2 tablespoons yeast 3/4 cup lukewarm milk 6 tablespoons butter, melted or at room temperature 6 tablespoons sugar 1 teaspoon vanila 4 egg yolks, broken up slightly 3 1/3 cups unbleached all-purpose flour 1 teaspoon salt 1 egg and 1 tablespoon water for egg wash, if using crumb topping
1 1/2 cups frozen semisweet chocolate chips or chunks 1 teaspoon cinnamon 1/4 cup cold butter
1/4 cup cold butter 1/2 cup flour 1/2 cup brown sugar pinch salt 1/4 teaspoon cinnamon
In a small bowl, whisk yeast into milk until dissolved and let proof for 5 minutes.
In a large bowl or the bowl of a stand mixer, cream butter and sugar on medium until combined, about 1-2 minutes. Add vanilla to egg yolks, and add to dough in four portions, mixing until combined each time. Once mixed, turn mixer to medium high and continue mixing until uniform and fluffy, scraping down as you go. If using a hand mixer or a spoon, mix as powerfully as possible.
Stop mixing, add flour and salt, and pour in milk mixture. Continue mixing on low until well-incorporated, about 2-3 minutes, until dough is soft and somewhat sticky. If mixer struggles, switch to dough hook or mix by hand.
Transfer dough to floured work surface and continue kneading by hand another 2 minutes, until dough is no longer sticky, but still soft and pliable. Form dough into a ball. Place in lightly oiled bowl, cover tightly with plastic wrap, and let rise at room temperature about 2.5 hours. Dough will rise some, but not double in size.
Meanwhile, prepare filling: grind chocolate in food processor, then add cinnamon.

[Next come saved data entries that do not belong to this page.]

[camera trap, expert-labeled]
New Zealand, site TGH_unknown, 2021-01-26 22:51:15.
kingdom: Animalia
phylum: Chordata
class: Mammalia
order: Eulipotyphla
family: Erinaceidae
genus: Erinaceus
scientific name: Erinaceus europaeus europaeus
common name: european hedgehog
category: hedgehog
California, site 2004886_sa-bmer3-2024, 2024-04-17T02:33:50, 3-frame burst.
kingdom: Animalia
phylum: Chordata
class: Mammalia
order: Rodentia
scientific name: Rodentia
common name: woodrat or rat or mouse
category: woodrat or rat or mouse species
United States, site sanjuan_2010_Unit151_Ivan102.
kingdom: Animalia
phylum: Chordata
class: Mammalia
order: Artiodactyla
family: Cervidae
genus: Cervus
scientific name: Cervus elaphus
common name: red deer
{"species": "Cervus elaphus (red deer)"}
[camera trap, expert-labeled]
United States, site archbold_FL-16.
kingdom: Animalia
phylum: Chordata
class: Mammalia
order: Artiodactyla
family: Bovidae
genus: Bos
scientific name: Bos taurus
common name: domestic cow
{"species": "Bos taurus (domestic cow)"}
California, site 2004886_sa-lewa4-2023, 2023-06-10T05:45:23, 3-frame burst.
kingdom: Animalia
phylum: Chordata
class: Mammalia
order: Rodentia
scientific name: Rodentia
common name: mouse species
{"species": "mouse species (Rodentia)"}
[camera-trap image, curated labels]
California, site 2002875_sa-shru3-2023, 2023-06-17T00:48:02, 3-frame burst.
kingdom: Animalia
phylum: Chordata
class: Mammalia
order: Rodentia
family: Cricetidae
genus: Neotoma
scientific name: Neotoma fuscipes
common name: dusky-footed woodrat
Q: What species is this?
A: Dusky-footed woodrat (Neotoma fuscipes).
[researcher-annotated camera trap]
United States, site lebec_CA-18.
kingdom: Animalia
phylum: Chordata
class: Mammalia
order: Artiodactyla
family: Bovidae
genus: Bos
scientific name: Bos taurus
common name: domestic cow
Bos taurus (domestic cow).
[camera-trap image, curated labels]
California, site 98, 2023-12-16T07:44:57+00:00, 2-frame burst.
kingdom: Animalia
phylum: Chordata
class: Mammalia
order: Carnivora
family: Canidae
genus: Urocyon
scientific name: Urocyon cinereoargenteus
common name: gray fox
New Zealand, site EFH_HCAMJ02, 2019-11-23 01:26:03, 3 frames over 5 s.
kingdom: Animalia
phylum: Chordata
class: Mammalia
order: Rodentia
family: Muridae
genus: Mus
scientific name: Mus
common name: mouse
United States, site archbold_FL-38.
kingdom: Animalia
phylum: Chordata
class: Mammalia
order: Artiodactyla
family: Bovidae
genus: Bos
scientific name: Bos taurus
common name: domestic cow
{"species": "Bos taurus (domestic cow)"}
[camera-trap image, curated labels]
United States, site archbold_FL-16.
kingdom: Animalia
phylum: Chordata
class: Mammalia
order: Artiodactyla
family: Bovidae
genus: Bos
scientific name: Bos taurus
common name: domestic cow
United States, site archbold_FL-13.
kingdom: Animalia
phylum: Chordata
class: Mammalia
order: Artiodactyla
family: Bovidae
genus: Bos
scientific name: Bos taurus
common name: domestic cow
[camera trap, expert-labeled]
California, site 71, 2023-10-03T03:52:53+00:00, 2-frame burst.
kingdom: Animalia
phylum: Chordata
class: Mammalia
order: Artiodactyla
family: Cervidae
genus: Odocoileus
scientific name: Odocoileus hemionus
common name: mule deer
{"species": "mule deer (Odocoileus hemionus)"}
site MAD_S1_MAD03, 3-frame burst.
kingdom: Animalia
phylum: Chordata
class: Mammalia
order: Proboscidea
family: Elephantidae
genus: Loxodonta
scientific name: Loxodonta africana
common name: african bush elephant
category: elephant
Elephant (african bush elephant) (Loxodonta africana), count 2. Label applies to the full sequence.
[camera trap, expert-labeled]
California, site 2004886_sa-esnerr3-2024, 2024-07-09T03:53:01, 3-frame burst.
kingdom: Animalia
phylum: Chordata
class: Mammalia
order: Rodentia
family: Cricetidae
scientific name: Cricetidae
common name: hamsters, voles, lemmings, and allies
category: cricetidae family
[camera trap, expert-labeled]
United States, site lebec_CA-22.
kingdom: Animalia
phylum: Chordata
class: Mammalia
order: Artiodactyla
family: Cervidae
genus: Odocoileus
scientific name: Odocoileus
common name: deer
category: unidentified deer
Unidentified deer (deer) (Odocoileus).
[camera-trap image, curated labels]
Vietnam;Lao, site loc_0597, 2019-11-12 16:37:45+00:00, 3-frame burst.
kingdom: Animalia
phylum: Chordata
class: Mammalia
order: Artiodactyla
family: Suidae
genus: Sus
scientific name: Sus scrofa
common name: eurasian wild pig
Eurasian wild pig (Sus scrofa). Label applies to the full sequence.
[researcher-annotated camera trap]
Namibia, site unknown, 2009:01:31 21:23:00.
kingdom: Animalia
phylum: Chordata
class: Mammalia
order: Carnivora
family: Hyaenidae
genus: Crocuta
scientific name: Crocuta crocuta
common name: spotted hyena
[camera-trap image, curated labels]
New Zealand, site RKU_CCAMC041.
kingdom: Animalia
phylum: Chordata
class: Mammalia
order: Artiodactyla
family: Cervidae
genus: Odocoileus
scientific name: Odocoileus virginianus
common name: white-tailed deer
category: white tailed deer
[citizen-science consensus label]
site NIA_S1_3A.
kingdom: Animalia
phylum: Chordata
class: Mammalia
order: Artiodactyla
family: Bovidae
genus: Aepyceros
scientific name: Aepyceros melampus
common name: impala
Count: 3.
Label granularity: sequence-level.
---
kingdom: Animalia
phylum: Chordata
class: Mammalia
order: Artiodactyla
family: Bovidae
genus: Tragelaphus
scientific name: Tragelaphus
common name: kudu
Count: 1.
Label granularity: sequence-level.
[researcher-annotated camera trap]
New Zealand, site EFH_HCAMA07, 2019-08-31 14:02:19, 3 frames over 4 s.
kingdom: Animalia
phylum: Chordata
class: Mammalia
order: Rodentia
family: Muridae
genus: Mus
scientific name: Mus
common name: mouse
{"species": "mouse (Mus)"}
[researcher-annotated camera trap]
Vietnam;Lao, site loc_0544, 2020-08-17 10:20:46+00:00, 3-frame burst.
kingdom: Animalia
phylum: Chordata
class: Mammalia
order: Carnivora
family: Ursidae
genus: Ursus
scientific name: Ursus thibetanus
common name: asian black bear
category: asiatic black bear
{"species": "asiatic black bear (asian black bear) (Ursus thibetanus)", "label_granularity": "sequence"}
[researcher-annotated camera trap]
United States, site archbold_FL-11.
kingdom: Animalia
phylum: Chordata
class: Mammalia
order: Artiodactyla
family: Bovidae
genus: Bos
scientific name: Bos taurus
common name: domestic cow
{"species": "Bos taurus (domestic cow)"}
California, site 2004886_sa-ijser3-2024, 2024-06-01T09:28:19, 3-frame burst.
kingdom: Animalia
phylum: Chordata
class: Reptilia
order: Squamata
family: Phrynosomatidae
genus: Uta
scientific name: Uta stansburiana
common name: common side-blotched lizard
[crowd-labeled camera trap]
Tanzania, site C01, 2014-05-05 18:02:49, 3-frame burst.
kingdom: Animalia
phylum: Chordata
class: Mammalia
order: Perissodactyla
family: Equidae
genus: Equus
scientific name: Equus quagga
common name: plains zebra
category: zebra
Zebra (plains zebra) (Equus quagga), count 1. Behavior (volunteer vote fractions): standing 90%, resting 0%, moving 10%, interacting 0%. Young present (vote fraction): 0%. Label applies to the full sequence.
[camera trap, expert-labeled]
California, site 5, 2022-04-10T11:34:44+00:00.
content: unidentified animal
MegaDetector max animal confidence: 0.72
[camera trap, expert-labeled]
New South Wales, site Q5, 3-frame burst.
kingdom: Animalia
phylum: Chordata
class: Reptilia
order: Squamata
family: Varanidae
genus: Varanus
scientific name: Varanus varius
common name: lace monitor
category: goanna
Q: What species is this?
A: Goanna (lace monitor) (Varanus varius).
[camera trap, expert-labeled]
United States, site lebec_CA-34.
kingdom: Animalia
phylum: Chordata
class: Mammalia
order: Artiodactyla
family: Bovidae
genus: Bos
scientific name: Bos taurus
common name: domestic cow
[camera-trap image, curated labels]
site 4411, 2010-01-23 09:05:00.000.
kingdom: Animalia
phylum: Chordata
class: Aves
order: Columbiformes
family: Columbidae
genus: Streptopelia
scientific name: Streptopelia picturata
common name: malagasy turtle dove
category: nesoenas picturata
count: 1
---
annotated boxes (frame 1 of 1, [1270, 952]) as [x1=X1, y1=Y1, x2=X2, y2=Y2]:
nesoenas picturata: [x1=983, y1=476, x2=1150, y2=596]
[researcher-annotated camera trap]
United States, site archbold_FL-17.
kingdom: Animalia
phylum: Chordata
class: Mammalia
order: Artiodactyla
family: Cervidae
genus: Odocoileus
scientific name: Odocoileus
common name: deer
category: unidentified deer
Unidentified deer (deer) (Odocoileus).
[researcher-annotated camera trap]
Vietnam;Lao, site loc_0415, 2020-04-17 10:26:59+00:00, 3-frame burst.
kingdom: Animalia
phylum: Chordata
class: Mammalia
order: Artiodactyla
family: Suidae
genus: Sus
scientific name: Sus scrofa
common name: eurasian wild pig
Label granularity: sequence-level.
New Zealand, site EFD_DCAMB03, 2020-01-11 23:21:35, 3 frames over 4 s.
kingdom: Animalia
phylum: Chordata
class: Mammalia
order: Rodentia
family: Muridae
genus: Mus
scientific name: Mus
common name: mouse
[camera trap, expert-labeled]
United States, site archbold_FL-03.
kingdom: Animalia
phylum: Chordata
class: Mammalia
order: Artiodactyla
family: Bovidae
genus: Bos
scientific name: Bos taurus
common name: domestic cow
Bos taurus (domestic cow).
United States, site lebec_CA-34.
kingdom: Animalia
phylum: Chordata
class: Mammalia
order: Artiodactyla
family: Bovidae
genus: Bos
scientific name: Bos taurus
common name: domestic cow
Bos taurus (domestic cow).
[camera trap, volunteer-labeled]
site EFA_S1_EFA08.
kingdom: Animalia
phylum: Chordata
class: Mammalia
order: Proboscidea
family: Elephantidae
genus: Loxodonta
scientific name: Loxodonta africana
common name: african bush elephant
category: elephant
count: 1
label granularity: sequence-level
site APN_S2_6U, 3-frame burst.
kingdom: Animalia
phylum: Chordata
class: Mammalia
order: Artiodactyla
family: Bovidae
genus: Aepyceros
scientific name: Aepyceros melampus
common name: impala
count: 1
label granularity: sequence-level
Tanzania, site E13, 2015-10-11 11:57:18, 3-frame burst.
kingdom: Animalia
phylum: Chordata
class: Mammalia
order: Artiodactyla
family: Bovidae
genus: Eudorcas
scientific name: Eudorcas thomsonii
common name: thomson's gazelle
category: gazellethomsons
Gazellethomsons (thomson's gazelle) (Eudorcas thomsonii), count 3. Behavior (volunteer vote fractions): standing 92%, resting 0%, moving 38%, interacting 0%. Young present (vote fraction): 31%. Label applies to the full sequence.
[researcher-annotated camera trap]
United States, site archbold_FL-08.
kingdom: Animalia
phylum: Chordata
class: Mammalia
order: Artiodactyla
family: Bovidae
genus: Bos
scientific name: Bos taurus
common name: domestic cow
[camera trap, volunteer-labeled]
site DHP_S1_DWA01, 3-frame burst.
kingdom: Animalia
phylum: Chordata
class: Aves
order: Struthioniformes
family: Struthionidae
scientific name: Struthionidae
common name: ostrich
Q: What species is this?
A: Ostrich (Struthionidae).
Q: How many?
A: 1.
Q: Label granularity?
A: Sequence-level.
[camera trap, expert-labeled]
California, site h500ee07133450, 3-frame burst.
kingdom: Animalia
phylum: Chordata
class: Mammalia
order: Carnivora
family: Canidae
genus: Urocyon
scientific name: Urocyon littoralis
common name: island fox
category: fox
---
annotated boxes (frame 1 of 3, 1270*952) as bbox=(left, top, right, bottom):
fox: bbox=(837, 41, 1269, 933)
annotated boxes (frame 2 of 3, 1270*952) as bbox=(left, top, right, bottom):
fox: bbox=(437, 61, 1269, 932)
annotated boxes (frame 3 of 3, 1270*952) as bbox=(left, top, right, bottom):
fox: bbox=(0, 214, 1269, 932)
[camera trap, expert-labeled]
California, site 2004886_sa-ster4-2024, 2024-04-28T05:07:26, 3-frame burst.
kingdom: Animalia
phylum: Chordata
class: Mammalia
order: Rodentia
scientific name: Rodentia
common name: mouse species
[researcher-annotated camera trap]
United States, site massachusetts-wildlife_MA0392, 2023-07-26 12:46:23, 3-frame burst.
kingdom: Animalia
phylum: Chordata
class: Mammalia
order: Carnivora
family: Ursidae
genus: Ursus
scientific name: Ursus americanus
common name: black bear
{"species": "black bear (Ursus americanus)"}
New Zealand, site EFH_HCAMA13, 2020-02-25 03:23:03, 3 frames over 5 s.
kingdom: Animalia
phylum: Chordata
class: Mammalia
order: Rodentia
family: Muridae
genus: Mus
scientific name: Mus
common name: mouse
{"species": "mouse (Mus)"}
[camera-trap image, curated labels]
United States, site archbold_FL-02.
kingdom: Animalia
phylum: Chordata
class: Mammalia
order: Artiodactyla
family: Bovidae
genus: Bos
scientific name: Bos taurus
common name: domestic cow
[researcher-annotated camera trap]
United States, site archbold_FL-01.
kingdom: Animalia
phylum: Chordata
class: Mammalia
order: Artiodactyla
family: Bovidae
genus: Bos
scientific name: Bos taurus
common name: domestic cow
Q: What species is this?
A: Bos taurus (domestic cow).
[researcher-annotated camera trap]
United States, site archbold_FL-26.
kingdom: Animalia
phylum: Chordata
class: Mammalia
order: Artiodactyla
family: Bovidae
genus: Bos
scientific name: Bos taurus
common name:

Cut butter into small pieces and add to food processor, mixing until butter is evenly dispersed into the chocolate.
Roll risen dough into 15x15 inch square on lightly floured work surface. Dough should be between 1/4 and 1/8 inch thick. Be sure to lift the dough regularly in between rolls and add flour as necessary to prevent sticking.
Sprinkle filling evenly over dough, leaving 1/4-inch border. Roll up dough and place it seam-side down on work surface. Rock dough back and forth gently to extend roll to about 20 inches long.
Wrap dough around itself to form coil shape. Stand coil on its side, compress lightly to form a loaf shape, and transfer to greased loaf pan. Cover loosely with plastic and let rise at room temperature for 2-3 hours until babka fills out the pan. At this point, either bake babka immediately or refrigerate overnight. BE SURE TO BRING TO ROOM TEMPERATURE BEFORE BAKING!
Preheat oven to 350 degrees. Poke a few holes in top of babka.
If using streusel, combine all ingredients in processor or mix in bowl with pastry blender until it is in small bits. Brush top of babka with egg wash, then sprinkle streusel over top. Bake 25 minutes, then rotate pan and bake until top and sides are dark brown and loaf sounds hollow when thumped, about 25 minutes more. Dough will quickly turn brown, but won't burn; don't panic if it's dark, just check the hollowness and the sides for doneness. Total baking time shouldn't be more than 60 minutes (though depending on your oven, I suppose it may be; trust the dough -- if it sounds hollow and looks deep deep brown, it's probably done).
Let cool at least 90 minutes before serving.